• WORK ITEM: Repeat exactly, and only, the lines from the one containing "[researcher-annotated camera trap]" through the end of the records.

### AVAILABLE DATA

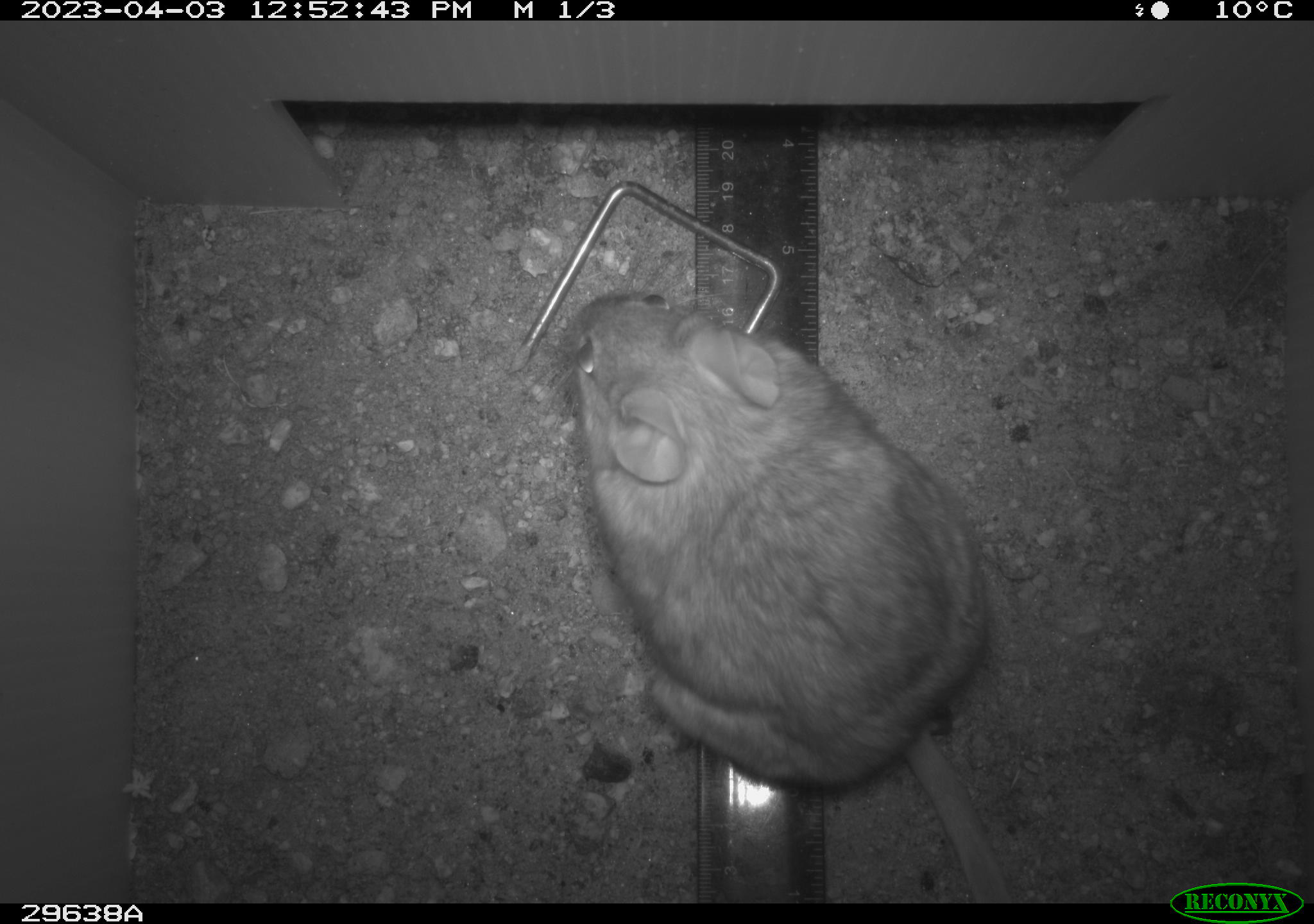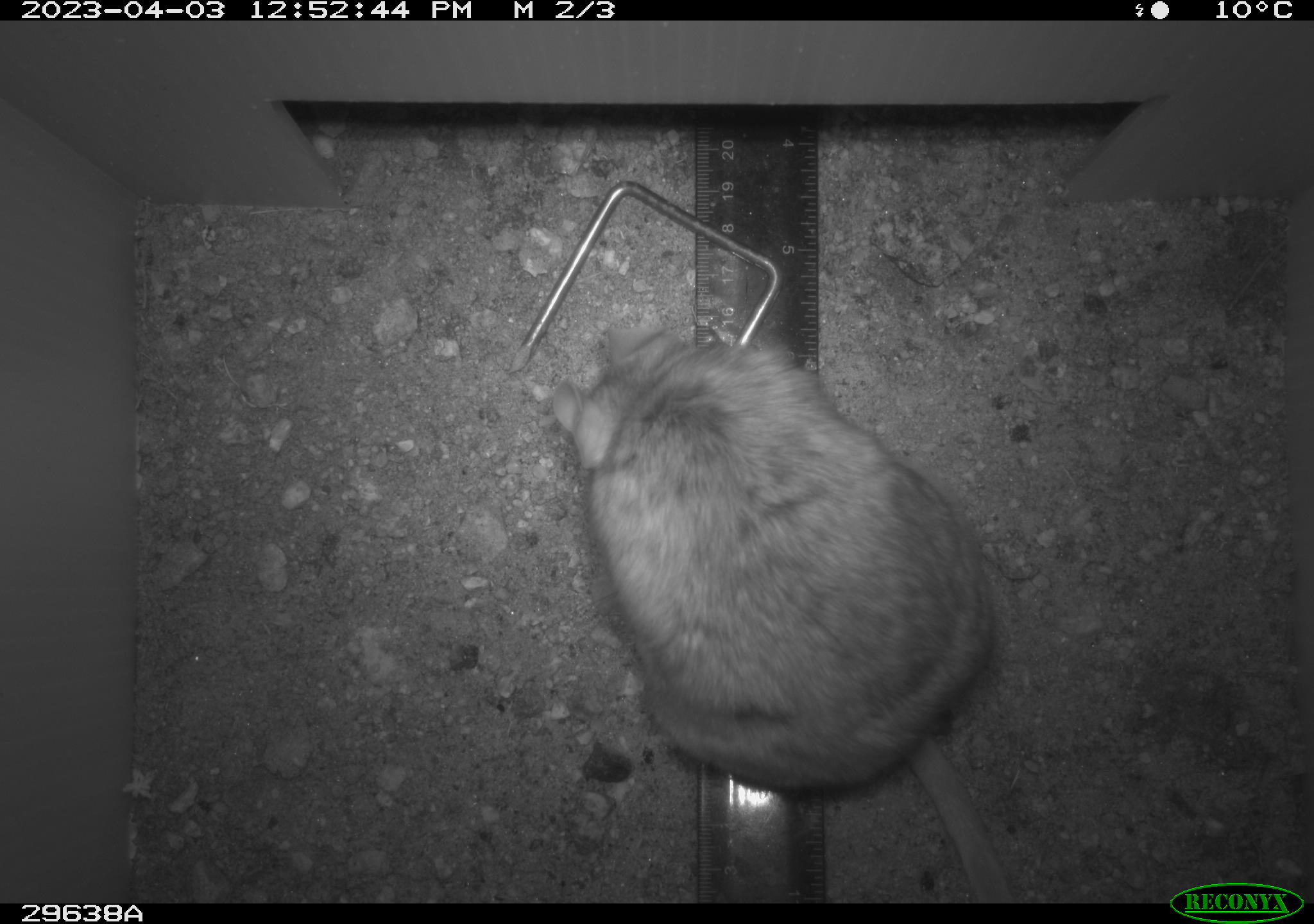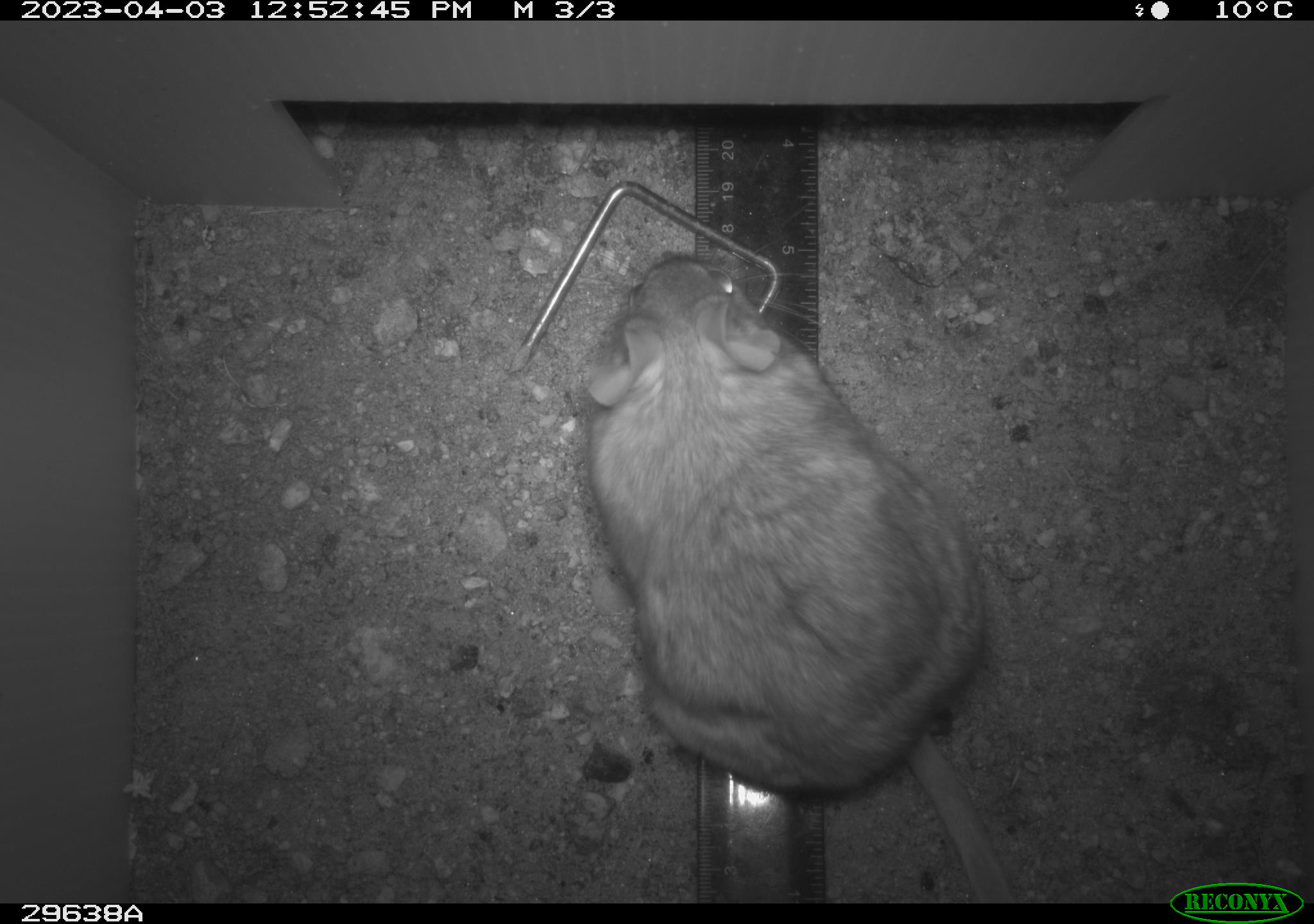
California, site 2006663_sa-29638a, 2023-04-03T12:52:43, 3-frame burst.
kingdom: Animalia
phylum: Chordata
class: Mammalia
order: Rodentia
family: Cricetidae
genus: Neotoma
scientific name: Neotoma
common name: pack rat or woodrat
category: neotoma species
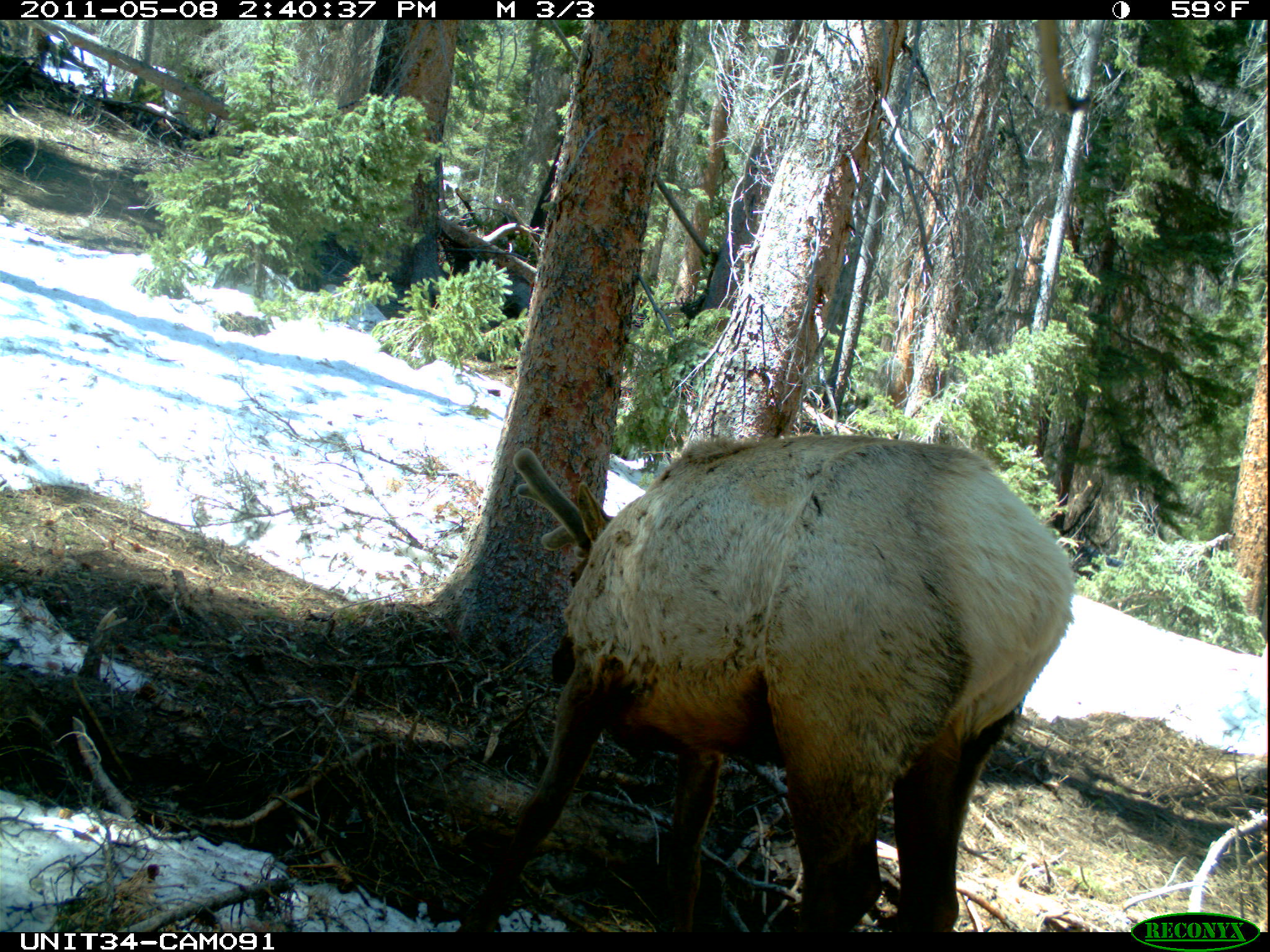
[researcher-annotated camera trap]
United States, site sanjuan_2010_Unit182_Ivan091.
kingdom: Animalia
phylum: Chordata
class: Mammalia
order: Artiodactyla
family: Cervidae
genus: Cervus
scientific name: Cervus elaphus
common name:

######

• RESULT OF THE EXERCISE:
[researcher-annotated camera trap]
United States, site sanjuan_2010_Unit182_Ivan091.
kingdom: Animalia
phylum: Chordata
class: Mammalia
order: Artiodactyla
family: Cervidae
genus: Cervus
scientific name: Cervus elaphus
common name:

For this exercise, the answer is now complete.